In a SAM two-class response analysis, significant differences between two microarray data sets are determined. Multiple two-class response analyses were used to assess the variance among the microarrays from repeated experiments with each cell type. For this purpose, the microarray datasets were distributed into two classes in every possible combination and subjected to analysis using the same delta parameter values as those used for the one-class analyses. This control is necessary because a change in the delta parameter in SAM will change the number of positive hits; it is important to keep the parameters for defining a significantly regulated gene the same as those that were used to generate the original list of significantly regulated genes. Most two-class response analyses of the same cell type showed no differences in regulated genes; the comparison with the most variability indicated significant differences in the regulation of 22 genes (http://cmgm.stanford.edu/
jjones). Any genes that exhibited variance in these two class comparisons were eliminated from the final list of significantly regulated genes for the particular cell type. In some cases, values of replicate spots are listed separately on the final lists. The fact that the values of these replicate spots are nearly identical indicates the precision of the results across the microarrays.

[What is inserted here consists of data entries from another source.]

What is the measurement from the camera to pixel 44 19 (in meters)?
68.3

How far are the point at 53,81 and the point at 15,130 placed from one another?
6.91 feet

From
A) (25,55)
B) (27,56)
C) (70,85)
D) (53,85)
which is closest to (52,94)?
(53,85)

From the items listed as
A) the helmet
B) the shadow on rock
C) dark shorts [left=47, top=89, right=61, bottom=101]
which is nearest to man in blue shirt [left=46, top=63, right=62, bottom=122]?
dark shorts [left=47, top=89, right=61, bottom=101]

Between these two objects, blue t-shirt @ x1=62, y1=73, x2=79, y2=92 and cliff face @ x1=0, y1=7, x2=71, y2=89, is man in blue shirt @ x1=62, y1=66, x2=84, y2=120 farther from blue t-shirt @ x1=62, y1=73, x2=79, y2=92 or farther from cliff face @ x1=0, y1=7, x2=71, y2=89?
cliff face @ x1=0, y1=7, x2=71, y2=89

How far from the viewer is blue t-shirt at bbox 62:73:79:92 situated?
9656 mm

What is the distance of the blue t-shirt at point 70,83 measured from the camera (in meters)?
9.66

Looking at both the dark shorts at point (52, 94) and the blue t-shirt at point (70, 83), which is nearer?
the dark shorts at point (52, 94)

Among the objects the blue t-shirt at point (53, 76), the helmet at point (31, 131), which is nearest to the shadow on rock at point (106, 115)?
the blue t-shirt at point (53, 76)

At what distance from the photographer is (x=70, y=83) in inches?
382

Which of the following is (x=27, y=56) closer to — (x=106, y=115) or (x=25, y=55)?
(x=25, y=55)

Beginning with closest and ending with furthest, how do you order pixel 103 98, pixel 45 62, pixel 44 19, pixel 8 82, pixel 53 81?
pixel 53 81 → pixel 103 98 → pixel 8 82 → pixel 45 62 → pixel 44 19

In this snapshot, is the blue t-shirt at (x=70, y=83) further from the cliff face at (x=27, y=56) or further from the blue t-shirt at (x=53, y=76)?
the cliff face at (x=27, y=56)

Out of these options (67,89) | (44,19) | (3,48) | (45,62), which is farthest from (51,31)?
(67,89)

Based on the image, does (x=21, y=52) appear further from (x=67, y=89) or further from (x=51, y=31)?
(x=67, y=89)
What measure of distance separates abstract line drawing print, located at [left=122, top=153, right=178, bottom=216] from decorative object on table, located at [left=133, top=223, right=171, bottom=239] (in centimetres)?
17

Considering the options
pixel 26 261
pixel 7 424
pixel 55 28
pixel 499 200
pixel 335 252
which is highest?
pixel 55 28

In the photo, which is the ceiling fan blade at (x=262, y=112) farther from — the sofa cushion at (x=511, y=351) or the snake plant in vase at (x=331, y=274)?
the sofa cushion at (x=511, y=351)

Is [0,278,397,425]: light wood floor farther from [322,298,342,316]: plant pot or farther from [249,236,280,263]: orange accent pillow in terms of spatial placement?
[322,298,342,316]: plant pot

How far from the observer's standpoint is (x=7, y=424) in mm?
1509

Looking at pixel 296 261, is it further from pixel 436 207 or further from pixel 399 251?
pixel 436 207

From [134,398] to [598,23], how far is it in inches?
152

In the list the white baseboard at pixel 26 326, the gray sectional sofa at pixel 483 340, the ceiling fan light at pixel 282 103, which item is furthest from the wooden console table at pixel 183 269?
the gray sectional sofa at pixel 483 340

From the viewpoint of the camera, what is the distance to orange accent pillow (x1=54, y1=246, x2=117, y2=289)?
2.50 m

Comparison of host cell transcription profiles after infection with pOka and vOka. Two-class SAM analyses were used to compare data sets for each cell type infected with pOka versus vOka. In each of these two-class analyses, the value of the delta parameter was identical to that which was used in the corresponding one-class analysis. No significant differences in gene regulation between pOka and vOka in any cell type were observed (see website). This statistical documentation of the similarity in host cell response validated the grouping of the pOka and vOka data for the one-class response analyses that were used to create lists of significantly regulated genes in particular cell types (Tables 1 and 2). That no significant differences between pOka and vOka were found was expected because the growth kinetics of pOka and vOka in HFFs and T cells in vitro are indistinguishable. Furthermore, while vOka replicates more slowly than pOka in skin implants, the samples were harvested from SCIDhu mice at late times after infection, when vOka and pOka titers are similar.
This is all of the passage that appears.